The second issue was actually a timing one. The process of creating the reset hash and sending the email takes longer than it does when the email does not exist. So if a user exists, it would take longer time. The difference is small, but large enough for an attacker to get a hunch (even if above mentioned issue was to be fixed).
Cross-site scripting v3.5.2–v4.5.3
Two different cross-site scripting points were found that could be used (for instance) in combination with the missing cookie flags, to steal user sessions. In this first case, there was one in the log viewer in the administration interface. The examples are simple and just runs the most simplest of scripts that shows a popup with a 1 in it.

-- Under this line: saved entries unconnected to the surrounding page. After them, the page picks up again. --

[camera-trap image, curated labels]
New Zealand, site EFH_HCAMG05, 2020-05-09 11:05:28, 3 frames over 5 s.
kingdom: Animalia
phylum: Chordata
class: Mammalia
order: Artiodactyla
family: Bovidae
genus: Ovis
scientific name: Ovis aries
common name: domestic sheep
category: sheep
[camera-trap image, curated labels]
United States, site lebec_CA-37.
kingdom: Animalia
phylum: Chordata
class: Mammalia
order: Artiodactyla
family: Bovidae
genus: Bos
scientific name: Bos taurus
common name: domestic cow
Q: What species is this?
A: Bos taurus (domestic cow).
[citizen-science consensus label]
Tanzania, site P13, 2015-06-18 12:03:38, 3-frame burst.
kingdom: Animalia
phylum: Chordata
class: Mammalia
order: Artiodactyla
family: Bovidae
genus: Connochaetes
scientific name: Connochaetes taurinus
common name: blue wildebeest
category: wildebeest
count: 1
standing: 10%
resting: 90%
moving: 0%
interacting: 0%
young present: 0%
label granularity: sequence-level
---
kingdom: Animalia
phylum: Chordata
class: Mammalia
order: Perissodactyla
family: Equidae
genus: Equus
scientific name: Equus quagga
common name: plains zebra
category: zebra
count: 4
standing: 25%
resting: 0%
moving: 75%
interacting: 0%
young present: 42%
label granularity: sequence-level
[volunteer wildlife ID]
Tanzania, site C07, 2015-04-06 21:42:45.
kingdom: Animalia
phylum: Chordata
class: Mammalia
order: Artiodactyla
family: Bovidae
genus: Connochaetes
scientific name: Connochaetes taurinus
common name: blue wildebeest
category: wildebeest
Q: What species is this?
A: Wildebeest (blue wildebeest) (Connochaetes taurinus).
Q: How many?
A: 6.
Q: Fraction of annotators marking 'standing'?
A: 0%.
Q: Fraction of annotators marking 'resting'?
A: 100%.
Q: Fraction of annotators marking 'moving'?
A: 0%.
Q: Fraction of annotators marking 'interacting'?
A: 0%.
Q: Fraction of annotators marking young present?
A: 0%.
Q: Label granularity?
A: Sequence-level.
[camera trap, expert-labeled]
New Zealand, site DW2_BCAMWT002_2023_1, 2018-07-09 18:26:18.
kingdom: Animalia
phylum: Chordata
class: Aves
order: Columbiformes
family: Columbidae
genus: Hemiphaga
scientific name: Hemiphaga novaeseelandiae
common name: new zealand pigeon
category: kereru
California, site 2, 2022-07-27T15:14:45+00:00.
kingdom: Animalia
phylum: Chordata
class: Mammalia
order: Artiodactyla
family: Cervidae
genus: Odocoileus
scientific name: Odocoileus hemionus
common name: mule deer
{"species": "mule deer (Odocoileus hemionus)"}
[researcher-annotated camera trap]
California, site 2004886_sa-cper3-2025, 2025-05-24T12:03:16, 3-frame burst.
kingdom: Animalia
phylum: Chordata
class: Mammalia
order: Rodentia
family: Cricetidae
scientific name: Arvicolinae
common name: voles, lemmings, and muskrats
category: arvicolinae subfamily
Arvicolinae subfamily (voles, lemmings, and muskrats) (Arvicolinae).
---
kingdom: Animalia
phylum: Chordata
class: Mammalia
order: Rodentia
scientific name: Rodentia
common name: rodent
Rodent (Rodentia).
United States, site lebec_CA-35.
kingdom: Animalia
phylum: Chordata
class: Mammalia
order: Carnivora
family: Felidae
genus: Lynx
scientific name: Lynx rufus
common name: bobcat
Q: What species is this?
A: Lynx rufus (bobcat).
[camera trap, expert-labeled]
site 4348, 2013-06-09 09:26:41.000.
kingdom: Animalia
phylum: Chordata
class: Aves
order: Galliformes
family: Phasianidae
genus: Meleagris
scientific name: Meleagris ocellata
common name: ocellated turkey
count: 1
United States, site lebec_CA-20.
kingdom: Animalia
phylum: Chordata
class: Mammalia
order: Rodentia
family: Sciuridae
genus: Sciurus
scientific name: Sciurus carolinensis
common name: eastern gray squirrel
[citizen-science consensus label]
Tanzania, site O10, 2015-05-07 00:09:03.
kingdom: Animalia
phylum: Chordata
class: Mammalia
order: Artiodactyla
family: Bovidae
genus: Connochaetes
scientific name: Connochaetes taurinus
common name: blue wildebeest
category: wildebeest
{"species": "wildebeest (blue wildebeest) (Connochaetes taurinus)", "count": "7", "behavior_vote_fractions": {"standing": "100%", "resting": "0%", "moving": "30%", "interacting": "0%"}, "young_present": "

The second one was in get_all_file_server_paths.ajax.php, although the file name and path differs between versions. More details on that plus the full example can be found in the Github repositories above.
Timeline (90 days by default)
- 2019–12–09 — Reported to vendor
- 2019–12–11 — Vendor releases update
- 2019–12–17 — Vendor agrees on disclosure on the 23rd for some findings
- 2020–03–09 — Deadline
But wait, there’s more!
During the review of YetiShare, there were more findings. Some were made when I reviewed the fixes to the above issues, and some were just made later or will take longer time to fix; thus the need for a longer disclosure date. All of this is being released with the vendor’s permission within the 90-day disclosure window. As soon as they allow it, or the time runs out (they can extend the time as well as I follow Googles guidelines on this); I will release the rest of the findings. Their latest fixed release as of me writing this, is 4.5.4 and can be downloaded at https://yetishare.com/.
So until the next batch of little bugs is to be released, I wish you a Merry Christmas ❤.